What to do:
Print out each record below, unaltered and complete, without its images.

****************

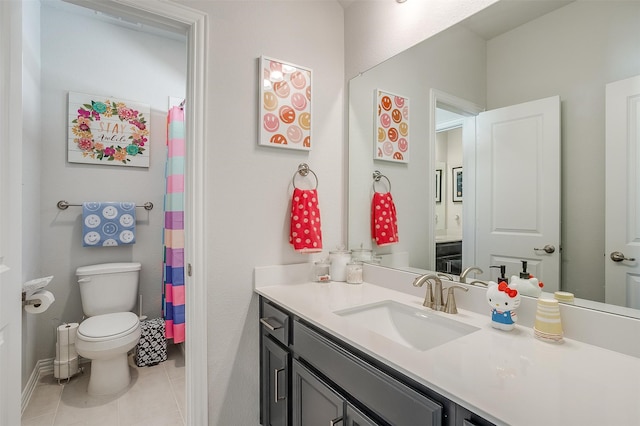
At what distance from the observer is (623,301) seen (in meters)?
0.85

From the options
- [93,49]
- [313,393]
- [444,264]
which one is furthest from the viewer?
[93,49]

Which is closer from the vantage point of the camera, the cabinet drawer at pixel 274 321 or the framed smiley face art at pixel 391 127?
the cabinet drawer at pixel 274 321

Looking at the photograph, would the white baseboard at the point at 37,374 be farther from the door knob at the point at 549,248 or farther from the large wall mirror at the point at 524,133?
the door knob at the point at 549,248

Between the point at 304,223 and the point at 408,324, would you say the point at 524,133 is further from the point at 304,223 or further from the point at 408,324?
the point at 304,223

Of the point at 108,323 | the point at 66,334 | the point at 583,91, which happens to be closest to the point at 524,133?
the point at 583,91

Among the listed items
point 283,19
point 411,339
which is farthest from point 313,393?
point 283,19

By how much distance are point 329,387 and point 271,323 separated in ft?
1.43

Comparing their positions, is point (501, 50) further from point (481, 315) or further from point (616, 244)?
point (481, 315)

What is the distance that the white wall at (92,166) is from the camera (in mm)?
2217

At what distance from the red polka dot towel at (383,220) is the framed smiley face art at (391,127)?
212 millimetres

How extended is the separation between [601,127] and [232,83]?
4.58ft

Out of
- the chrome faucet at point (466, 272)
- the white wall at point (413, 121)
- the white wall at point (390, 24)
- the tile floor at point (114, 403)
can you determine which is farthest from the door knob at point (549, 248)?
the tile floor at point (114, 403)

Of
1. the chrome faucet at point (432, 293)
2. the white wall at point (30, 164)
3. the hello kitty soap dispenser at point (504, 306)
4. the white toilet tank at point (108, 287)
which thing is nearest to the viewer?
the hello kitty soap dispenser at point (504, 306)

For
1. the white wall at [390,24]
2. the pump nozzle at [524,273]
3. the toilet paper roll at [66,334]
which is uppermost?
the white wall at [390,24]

****************

Final result:
At what distance from the observer is (623,301) seen (in meters)?
0.85

From the options
- [93,49]
- [313,393]
- [444,264]
which one is furthest from the viewer?
[93,49]

Which is closer from the vantage point of the camera, the cabinet drawer at pixel 274 321 or the framed smiley face art at pixel 391 127?
the cabinet drawer at pixel 274 321

Looking at the photograph, would the white baseboard at the point at 37,374 be farther from the door knob at the point at 549,248 or farther from the large wall mirror at the point at 524,133?
the door knob at the point at 549,248

Between the point at 304,223 and the point at 408,324, would you say the point at 524,133 is further from the point at 304,223 or further from the point at 408,324?
the point at 304,223

Of the point at 108,323 | the point at 66,334 | the point at 583,91, which happens to be closest to the point at 524,133?
the point at 583,91

Among the listed items
point 283,19
point 411,339
which is farthest from point 313,393?
point 283,19

By how much distance are point 329,387 and point 271,323 separated in ft?
1.43

Comparing their positions, is point (501, 50) further from point (481, 315) or further from point (616, 244)?
point (481, 315)

What is the distance that the white wall at (92,166) is from the camera (in mm)?
2217

At what distance from the red polka dot towel at (383,220) is the framed smiley face art at (391,127)?
212 millimetres

How extended is the separation between [601,127] and [232,83]?
4.58ft

Out of
- the chrome faucet at point (466, 272)
- the white wall at point (413, 121)
- the white wall at point (390, 24)
- the tile floor at point (114, 403)
can you determine which is farthest from the door knob at point (549, 248)?
the tile floor at point (114, 403)

Of
1. the chrome faucet at point (432, 293)
2. the white wall at point (30, 164)
3. the hello kitty soap dispenser at point (504, 306)
4. the white toilet tank at point (108, 287)
which thing is nearest to the viewer?
the hello kitty soap dispenser at point (504, 306)

For
1. the white wall at [390,24]
2. the pump nozzle at [524,273]
3. the toilet paper roll at [66,334]
which is uppermost?
the white wall at [390,24]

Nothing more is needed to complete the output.